> Task material:
---+---

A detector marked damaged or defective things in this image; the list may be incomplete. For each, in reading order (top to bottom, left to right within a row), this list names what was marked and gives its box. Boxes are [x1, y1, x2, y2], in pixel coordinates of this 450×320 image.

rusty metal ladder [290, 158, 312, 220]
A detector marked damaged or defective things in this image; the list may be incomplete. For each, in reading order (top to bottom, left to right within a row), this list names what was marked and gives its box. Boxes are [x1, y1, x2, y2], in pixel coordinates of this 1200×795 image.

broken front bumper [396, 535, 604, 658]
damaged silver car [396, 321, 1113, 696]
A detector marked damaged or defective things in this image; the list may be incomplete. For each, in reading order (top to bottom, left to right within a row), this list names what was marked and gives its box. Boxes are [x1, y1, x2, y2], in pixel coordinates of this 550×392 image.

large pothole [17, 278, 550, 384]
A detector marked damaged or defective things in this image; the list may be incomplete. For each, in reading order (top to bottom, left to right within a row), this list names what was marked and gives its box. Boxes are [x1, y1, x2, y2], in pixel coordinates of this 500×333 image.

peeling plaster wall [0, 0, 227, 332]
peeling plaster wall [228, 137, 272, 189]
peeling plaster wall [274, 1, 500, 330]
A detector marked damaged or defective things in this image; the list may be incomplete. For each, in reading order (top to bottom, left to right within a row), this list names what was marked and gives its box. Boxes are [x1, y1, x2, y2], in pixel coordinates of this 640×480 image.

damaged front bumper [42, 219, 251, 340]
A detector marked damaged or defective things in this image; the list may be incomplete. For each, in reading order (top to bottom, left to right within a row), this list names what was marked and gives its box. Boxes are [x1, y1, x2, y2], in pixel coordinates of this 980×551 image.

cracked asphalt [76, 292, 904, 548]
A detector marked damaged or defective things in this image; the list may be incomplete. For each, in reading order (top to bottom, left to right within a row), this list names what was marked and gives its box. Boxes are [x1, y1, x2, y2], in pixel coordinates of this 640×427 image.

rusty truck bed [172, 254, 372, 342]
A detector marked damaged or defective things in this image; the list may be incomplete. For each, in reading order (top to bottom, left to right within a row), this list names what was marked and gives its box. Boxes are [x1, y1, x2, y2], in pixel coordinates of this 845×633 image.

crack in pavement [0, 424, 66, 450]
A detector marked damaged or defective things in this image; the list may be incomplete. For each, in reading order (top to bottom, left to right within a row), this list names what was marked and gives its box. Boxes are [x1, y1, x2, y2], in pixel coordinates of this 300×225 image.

---+---

> Task: Rewrite only the lines that start with the one containing "this 500×333 image." and end with the one containing "peeling plaster wall [274, 1, 500, 330]", changing "detector" to "scanner" and leaving everything else as it is.

> Solution to the exercise:
A scanner marked damaged or defective things in this image; the list may be incomplete. For each, in reading order (top to bottom, left to right within a row), this list names what was marked and gives its box. Boxes are [x1, y1, x2, y2], in pixel coordinates of this 500×333 image.

peeling plaster wall [0, 0, 227, 332]
peeling plaster wall [228, 137, 272, 189]
peeling plaster wall [274, 1, 500, 330]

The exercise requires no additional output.